Extrait présenté:
▼▼▼
Un établissement carolingien établi sur un petit promontoire de quelques mètres de hauteur s'avançant légèrement dans l'Escaut, à hauteur du Steen, fut détruit par les Normands. Reconstruit, il prit de l'extension vers la fin du xe siècle. Aux xiiie et xive siècles, la ville devint une foire commerciale de première importance. Mais rien ne laissait supposer l'essor international du xve siècle et de la première moitié du xvie. Celui-ci est dû surtout à des facteurs exogènes : l'ensablement et le recul de Bruges, centre commercial flamand, au moment où le centre de gravité de l'économie européenne basculait du monde méditerranéen vers la façade atlantique du continent. Des marchands de toute l'Europe affluèrent alors à Anvers, qui leur offrit de généreux privilèges juridiques et des facilités commerciales. De nombreuses activités artisanales accompagnaient cette activité marchande et portuaire, le travail à façon étant aussi effectué en zone rurale, où une main-d'œuvre abondante, à bon marché, garantissait des prix peu élevés. La révolte des Pays-Bas contre Philippe II d'Espagne, où Anvers se rangea du côté des rebelles, l'exil vers les Pays-Bas de nombreux bourgeois protestants et le traité de Münster (1648), qui confirmait la fermeture de l'Escaut aux bâtiments maritimes, consacrèrent le déclin de la ville, laissant l'avantage à Amsterdam. Après ceux de Hans Rückers et de Christophe Plantin, les noms de Pierre Paul Rubens et d'Antoine Van Dyck témoignent toutefois du fait que le rayonnement artistique et intellectuel de la ville au xviese prolonge encore au xviie siècle, malgré l'arrêt du trafic maritime.
▲▲▲
Données disponibles:
▼▼▼
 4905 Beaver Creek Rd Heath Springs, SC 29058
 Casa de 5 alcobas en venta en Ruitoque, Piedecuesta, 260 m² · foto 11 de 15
▲▲▲
Consigne 1: Relevez toutes les personnes désignées nommément dans l'extrait sur l'histoire d'Anvers.
Consigne 2: Poursuivez l'extrait sur l'histoire d'Anvers à la suite de sa dernière phrase.
Le matériel fourni n'est pas requis.

Réponse 1: Philippe II d'Espagne, Hans Rückers, Christophe Plantin, Pierre Paul Rubens, Antoine Van Dyck

Réponse 2:
La Révolution française et Napoléon, introduisant un nouvel ordre en Europe, rouvrirent l'Escaut. Toutefois, le Blocus continental différa la pleine reprise de l'activité portuaire jusqu'à la période de réunion de la Belgique et des Pays-Bas (1815-1830). À la suite de l'indépendance de la Belgique, la navigation sur l'Escaut fut soumise à un péage au profit des Pays-Bas, mais celui-ci fut payé par l'État belge, jusqu'à son rachat en 1863. Depuis lors, l'activité portuaire, doublée d'une activité industrielle, s'est fortement développée. Anvers a encore subi les épreuves des deux guerres du xxe siècle et de la crise économique mondiale durant l'entre-deux-guerres. Le port a bénéficié du fait d'être libéré intact par les Alliés au début de septembre 1944, de sorte qu'il est devenu la principale porte d'entrée des approvisionnements américains en Europe dès la fin de novembre de la même année. Cela a contribué à un rétablissement rapide de l'économie belge au lendemain de la guerre. L'après-guerre est caractérisée par un développement considérable de nouveaux bassins et de la zone industrialo-portuaire qui, au début des années 2020, couvre 14 100 hectares (plans d’eau compris) et dont les extensions ont atteint la frontière néerlandaise vers le nord, avant de s’étendre sur la rive gauche de l’Escaut. Anvers est le deuxième centre pétrochimique au monde, après Houston.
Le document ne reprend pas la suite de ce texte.